— Begin —

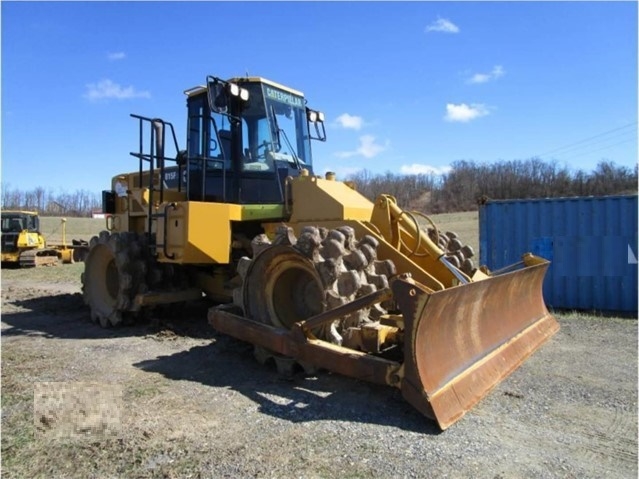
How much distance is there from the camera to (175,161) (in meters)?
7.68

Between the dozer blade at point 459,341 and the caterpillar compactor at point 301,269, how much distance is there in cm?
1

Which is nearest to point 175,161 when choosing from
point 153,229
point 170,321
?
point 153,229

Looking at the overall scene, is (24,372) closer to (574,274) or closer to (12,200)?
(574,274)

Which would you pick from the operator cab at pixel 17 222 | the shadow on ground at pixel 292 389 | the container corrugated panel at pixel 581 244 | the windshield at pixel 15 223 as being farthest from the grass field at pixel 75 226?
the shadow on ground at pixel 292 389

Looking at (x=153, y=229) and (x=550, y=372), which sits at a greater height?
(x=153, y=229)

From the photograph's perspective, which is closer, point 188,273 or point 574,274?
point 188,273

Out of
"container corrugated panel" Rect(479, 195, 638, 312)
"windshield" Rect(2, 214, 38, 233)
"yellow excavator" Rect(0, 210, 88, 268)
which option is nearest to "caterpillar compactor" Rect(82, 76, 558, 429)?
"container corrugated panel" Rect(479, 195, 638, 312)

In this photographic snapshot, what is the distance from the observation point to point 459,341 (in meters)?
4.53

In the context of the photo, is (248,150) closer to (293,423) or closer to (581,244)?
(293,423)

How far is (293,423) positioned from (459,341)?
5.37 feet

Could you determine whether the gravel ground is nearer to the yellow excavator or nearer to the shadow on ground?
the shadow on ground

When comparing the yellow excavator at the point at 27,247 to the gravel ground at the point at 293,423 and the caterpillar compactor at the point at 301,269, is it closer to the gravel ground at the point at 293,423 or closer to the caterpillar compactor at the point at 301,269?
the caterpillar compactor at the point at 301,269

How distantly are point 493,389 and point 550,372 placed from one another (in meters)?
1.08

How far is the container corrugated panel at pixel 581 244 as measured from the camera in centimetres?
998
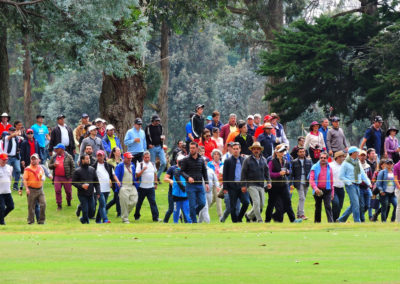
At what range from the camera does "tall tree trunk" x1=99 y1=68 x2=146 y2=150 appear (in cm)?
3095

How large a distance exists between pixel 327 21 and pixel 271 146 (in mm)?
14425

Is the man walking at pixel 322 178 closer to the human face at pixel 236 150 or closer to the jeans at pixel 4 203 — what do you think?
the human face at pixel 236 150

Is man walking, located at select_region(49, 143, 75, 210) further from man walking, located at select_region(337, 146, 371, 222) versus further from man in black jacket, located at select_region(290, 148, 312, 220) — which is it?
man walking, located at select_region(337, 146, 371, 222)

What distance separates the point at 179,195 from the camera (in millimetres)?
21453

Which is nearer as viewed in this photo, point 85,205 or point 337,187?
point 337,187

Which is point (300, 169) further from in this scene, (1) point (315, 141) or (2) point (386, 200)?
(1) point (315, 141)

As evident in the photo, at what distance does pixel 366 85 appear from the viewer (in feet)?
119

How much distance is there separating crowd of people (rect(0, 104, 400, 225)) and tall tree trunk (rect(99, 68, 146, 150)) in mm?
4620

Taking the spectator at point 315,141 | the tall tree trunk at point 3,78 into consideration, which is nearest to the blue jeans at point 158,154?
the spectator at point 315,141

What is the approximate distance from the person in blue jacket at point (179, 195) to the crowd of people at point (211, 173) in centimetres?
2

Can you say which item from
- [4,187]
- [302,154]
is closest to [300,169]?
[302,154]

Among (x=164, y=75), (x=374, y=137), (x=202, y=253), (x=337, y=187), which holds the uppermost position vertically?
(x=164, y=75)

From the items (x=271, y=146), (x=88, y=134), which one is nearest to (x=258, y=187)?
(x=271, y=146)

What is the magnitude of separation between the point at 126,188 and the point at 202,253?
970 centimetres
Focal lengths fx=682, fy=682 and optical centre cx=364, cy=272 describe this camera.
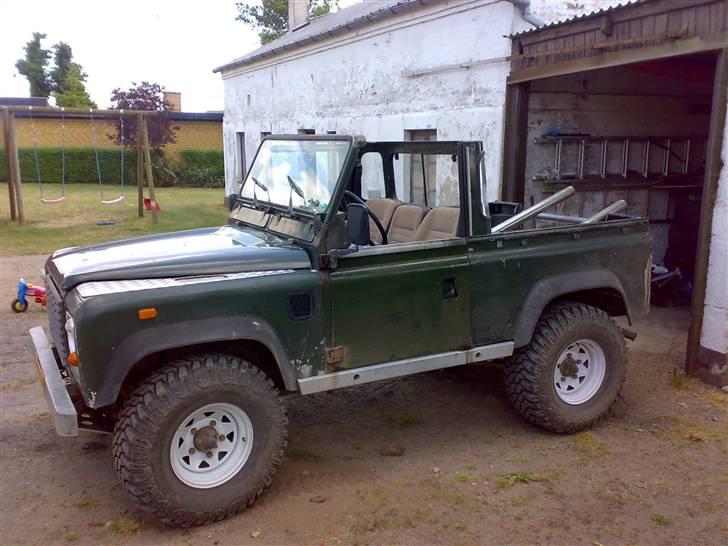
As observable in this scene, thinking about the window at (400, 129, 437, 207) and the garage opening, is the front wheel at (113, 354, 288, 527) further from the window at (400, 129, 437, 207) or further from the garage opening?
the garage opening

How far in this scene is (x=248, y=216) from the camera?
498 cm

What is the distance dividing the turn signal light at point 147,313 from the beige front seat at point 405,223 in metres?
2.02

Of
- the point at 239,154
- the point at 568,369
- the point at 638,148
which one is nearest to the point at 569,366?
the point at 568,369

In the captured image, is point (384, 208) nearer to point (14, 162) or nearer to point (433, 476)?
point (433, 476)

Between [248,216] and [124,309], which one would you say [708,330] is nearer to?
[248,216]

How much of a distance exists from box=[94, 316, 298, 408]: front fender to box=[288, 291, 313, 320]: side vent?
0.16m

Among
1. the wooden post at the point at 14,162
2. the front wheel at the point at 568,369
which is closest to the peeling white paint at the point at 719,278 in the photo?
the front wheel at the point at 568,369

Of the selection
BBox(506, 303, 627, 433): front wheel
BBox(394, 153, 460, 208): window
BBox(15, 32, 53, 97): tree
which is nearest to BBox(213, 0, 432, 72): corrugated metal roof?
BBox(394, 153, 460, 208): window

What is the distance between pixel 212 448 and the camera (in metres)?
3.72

— End —
— Begin —

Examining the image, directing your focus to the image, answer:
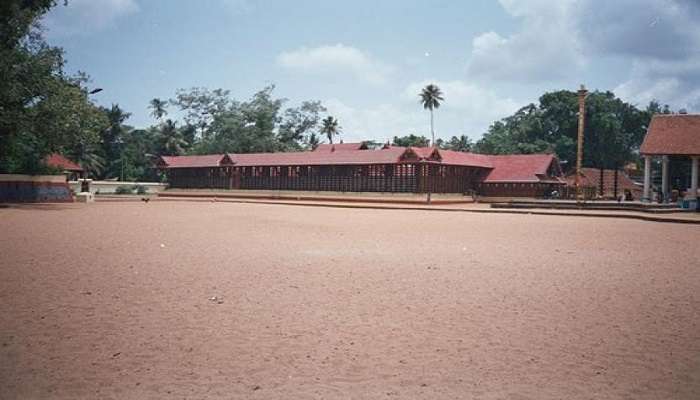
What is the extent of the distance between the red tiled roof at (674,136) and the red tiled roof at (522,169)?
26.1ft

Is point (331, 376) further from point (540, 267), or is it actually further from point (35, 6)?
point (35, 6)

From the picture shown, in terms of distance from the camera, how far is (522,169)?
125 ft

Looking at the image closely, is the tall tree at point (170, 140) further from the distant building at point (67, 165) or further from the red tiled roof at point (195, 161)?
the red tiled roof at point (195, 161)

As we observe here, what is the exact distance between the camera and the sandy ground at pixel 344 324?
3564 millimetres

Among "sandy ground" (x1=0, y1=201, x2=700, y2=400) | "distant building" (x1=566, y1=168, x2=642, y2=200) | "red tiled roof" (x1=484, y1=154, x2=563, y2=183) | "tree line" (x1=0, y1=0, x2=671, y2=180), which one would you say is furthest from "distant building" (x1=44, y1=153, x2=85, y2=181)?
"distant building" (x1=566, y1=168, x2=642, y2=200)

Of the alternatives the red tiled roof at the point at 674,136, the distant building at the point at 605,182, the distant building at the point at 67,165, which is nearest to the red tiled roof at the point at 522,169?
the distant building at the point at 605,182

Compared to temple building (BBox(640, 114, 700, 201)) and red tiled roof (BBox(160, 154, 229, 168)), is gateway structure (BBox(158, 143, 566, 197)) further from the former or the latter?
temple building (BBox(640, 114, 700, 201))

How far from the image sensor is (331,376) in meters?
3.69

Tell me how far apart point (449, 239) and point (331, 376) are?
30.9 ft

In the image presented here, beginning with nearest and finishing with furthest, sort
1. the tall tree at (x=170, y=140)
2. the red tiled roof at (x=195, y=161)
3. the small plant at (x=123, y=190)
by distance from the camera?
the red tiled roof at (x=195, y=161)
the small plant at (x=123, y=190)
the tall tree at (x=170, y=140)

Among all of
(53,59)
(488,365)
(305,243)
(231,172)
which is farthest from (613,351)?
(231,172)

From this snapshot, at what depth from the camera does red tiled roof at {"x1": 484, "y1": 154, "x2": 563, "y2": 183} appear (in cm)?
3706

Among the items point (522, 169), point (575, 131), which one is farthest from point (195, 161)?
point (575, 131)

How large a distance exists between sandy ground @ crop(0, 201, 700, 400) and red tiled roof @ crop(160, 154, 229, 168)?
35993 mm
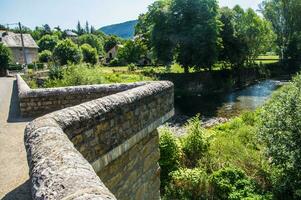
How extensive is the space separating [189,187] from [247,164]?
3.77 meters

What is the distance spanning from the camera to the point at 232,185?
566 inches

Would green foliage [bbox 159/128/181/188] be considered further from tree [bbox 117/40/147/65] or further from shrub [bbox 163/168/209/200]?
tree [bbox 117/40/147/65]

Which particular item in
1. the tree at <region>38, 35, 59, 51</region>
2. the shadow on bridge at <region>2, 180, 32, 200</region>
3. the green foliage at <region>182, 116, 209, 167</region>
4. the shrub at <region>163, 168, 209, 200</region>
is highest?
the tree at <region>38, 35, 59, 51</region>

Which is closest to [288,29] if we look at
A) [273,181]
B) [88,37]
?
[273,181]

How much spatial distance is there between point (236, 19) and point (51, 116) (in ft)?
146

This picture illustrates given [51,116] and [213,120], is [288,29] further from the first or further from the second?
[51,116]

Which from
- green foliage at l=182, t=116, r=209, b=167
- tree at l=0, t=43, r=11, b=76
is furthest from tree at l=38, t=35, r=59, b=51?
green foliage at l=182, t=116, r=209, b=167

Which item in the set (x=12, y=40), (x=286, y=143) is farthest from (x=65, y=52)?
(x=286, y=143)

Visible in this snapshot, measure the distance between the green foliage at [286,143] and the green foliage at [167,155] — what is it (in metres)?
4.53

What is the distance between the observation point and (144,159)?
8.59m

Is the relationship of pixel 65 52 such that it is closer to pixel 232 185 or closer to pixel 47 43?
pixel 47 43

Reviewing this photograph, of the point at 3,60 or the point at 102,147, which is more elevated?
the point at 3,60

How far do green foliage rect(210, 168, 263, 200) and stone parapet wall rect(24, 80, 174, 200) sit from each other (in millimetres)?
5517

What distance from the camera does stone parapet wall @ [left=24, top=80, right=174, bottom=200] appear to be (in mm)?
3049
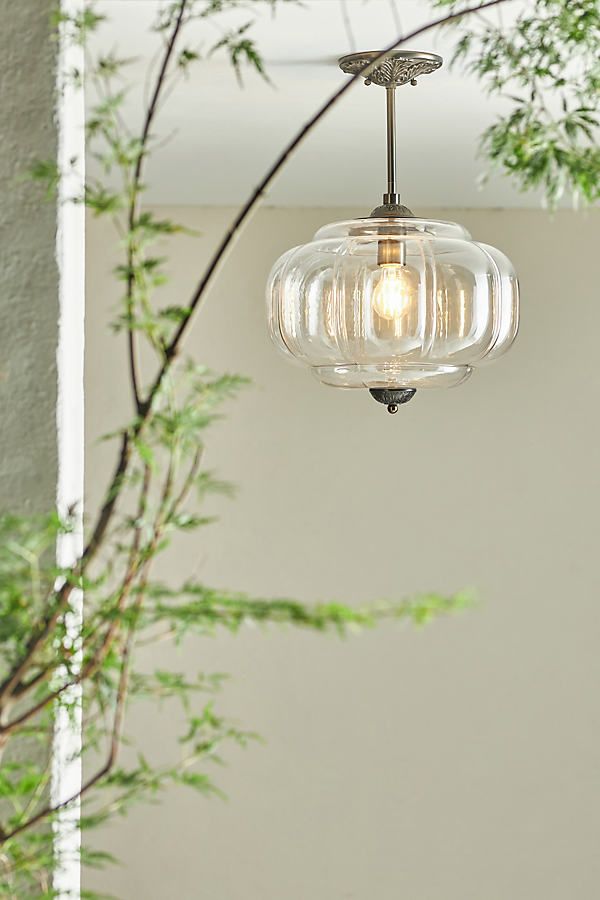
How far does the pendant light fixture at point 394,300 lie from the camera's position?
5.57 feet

— End —
— Begin —

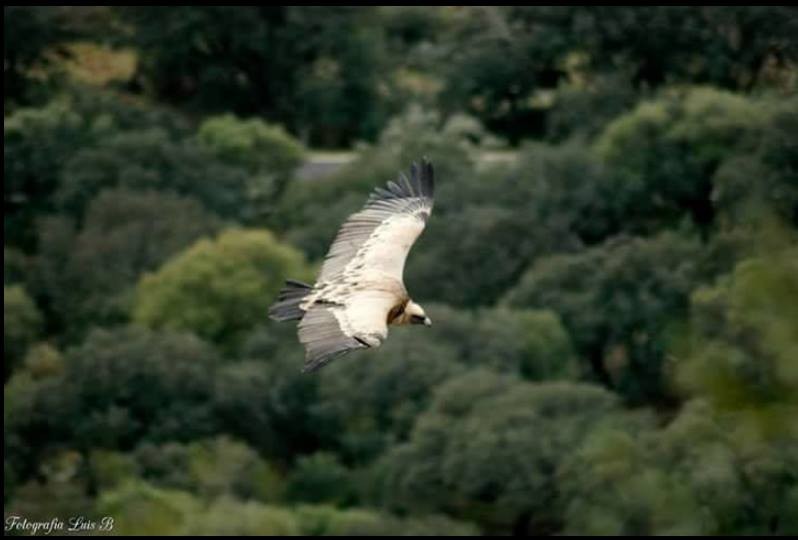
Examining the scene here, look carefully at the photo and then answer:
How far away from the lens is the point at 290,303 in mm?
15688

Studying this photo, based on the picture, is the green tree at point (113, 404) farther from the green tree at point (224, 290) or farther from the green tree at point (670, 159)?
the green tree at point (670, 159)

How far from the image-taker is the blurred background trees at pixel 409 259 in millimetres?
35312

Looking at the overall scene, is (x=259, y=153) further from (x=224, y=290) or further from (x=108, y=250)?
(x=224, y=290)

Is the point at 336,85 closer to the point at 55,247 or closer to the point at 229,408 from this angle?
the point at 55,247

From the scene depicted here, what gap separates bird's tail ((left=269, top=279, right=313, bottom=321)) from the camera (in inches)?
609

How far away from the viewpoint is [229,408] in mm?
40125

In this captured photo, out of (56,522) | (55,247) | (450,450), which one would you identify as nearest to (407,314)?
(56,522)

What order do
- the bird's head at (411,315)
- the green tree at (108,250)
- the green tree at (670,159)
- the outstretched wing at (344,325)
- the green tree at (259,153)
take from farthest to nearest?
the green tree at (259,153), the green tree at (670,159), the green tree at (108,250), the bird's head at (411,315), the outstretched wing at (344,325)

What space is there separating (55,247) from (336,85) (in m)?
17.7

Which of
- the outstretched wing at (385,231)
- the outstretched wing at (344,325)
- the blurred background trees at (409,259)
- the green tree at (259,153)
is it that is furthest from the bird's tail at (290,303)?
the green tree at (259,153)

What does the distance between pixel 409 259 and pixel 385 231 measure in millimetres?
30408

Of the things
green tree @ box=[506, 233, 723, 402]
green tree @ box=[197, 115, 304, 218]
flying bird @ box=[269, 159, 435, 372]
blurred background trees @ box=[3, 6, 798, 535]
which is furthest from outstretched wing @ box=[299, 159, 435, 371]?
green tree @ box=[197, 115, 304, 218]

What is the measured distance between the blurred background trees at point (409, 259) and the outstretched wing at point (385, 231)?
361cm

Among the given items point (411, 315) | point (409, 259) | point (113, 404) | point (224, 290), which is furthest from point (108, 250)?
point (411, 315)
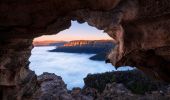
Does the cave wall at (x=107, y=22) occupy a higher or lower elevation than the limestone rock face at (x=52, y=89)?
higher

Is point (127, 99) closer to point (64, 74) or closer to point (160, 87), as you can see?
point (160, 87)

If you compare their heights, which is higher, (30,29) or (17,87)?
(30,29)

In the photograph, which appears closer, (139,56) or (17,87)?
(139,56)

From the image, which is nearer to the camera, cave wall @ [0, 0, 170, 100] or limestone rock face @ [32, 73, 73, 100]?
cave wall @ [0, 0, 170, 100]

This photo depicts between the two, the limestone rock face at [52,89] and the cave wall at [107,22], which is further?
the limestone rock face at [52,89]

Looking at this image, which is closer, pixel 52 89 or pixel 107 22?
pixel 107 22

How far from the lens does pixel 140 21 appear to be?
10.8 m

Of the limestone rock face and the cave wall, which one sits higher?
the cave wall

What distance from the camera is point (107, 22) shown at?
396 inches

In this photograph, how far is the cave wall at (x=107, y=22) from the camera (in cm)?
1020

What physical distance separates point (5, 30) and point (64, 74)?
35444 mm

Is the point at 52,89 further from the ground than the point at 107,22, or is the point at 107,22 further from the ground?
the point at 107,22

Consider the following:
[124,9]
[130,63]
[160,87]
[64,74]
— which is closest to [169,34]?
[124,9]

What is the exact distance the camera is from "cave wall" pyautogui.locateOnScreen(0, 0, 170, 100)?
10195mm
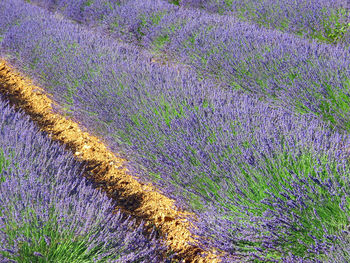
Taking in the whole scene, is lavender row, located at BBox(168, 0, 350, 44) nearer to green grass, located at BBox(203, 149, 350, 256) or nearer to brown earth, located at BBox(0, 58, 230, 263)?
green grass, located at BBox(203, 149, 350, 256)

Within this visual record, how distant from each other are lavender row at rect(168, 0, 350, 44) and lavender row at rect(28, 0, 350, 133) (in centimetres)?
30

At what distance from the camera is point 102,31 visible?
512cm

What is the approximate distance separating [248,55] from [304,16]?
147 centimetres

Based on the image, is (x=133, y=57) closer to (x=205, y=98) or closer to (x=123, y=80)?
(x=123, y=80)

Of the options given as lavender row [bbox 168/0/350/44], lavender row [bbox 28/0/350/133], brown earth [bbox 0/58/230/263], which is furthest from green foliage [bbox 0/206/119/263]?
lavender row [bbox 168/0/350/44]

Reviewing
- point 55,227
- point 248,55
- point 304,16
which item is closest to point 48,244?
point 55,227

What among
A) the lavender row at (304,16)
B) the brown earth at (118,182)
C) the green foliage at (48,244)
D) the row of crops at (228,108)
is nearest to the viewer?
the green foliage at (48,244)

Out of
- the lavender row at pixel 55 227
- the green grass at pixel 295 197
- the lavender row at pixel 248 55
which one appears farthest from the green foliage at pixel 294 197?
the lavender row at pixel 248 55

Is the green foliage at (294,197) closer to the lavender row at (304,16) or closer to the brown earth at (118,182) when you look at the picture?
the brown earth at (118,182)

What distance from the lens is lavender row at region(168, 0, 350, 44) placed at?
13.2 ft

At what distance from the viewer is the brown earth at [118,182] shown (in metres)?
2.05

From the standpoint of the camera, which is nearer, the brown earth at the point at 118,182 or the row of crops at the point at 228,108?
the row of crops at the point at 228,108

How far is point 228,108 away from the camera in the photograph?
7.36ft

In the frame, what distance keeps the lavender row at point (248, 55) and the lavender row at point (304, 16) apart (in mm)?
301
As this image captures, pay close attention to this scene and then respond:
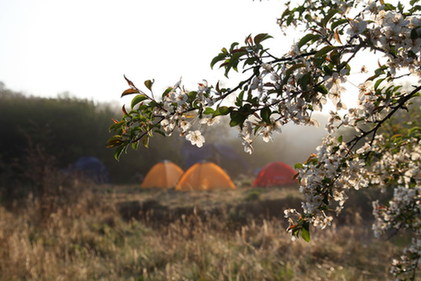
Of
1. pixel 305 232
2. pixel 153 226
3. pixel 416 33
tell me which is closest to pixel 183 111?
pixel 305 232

— End —

-- YOUR OBJECTIVE --
Locate every line in the records above that contains the word "closer", and copy each one.

-- TASK OUTPUT --
Looking at the overall scene, is (24,372) closer to (574,274) or closer to (12,200)?
From the photograph's perspective, which is closer, point 188,273 or point 574,274?
In the context of the photo, is (248,150) closer to (293,423) or closer to (581,244)?
When comparing the yellow excavator at the point at 27,247 to the gravel ground at the point at 293,423 and the caterpillar compactor at the point at 301,269, is it closer to the gravel ground at the point at 293,423 or closer to the caterpillar compactor at the point at 301,269?
Is the man walking at pixel 322 178 closer to the human face at pixel 236 150 or closer to the jeans at pixel 4 203 — what do you think?
Is the relationship of pixel 65 52 such that it is closer to pixel 232 185 or closer to pixel 47 43?
Is the point at 336,85 closer to the point at 55,247 or closer to the point at 229,408 from this angle?
Is point (127, 99) closer to point (64, 74) or closer to point (160, 87), as you can see?
In the photograph, which appears closer, (139,56) or (17,87)?
Looking at this image, which is closer, pixel 52 89 or pixel 107 22?
Based on the image, is (x=133, y=57) closer to (x=205, y=98) or closer to (x=123, y=80)?
Is the green foliage at (294,197) closer to the lavender row at (304,16) or closer to the brown earth at (118,182) when you look at the picture?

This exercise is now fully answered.